Cloud providers are also realizing they cannot be a roadblock when it comes to how their services support businesses. According to IDC’s Leary, cloud vendors are providing more insights into their environments to help companies understand how they could be impacting performance.
“The cloud is driving more and more of the digital experience, and if you cannot see into those clouds or have any blindness in relation to those cloud services, you will hit that wall and the finger pointing will start.” Leary says. “Contributions by the suppliers is a much more important part of the game as we look at larger observability and IT automation projects to mitigate threats, solve problems, avoid problems, and watch out for customers.”
Shift toward open-source telemetry
Part of the integration requirements for network observability can be addressed with a standard known as OpenTelemetry. OpenTelemetry is a framework that enables tools to capture telemetry data from cloud-native software, and it looks to collect observability data from traces, metrics and logs.

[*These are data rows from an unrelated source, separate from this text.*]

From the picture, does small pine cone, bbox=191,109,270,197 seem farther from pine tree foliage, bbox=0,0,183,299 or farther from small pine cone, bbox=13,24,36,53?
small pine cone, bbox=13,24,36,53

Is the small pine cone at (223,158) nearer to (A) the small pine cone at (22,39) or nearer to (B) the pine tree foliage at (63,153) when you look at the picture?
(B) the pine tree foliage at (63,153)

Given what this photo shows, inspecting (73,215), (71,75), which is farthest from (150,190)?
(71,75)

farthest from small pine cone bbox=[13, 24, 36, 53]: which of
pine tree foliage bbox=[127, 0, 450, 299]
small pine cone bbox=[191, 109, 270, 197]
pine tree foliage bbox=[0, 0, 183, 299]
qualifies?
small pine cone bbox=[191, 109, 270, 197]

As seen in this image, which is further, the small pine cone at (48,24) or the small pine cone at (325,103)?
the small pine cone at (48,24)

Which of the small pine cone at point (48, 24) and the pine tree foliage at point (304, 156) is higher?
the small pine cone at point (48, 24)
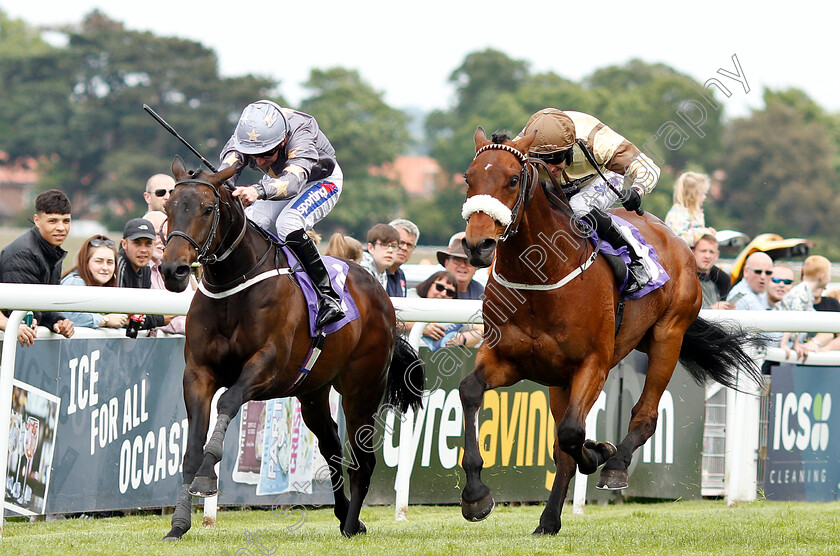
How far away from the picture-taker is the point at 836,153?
74812 mm

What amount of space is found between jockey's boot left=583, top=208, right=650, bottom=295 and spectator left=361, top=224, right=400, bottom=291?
2277 millimetres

This type of standard support in network observability tools is becoming a must-have feature because of how important it is for tools to share data so IT can get the complete picture and identify anomalies that might impact performance.
“Increasingly customers want OpenTelemetry support in their network observability product. It is becoming a de facto standard,” IDC’s Elliot says. “OpenTelemetry understands how systems are exchanging data so that one system can look at another’s and communicate what that means to IT. This is a very hot area in which a lot of vendors are competing.”
In the big picture, there is no one-size-fits-all network observability tool for every environment. Understanding the capabilities available from providers will help IT buyers determine which tool might be the best fit for their specific environment. Ultimately, IT leaders need to be confident that they know how their applications and services are performing before a problem occurs.
“Wouldn’t it be better if you could have the information needed to prevent the problem? Avoiding problems is a much more successful strategy,” IDC’s Leary says. “Network observability tools should provide that visibility and those insights into your infrastructure so you can head off those performance problems or security threats before they directly impact customers or workers become less productive.”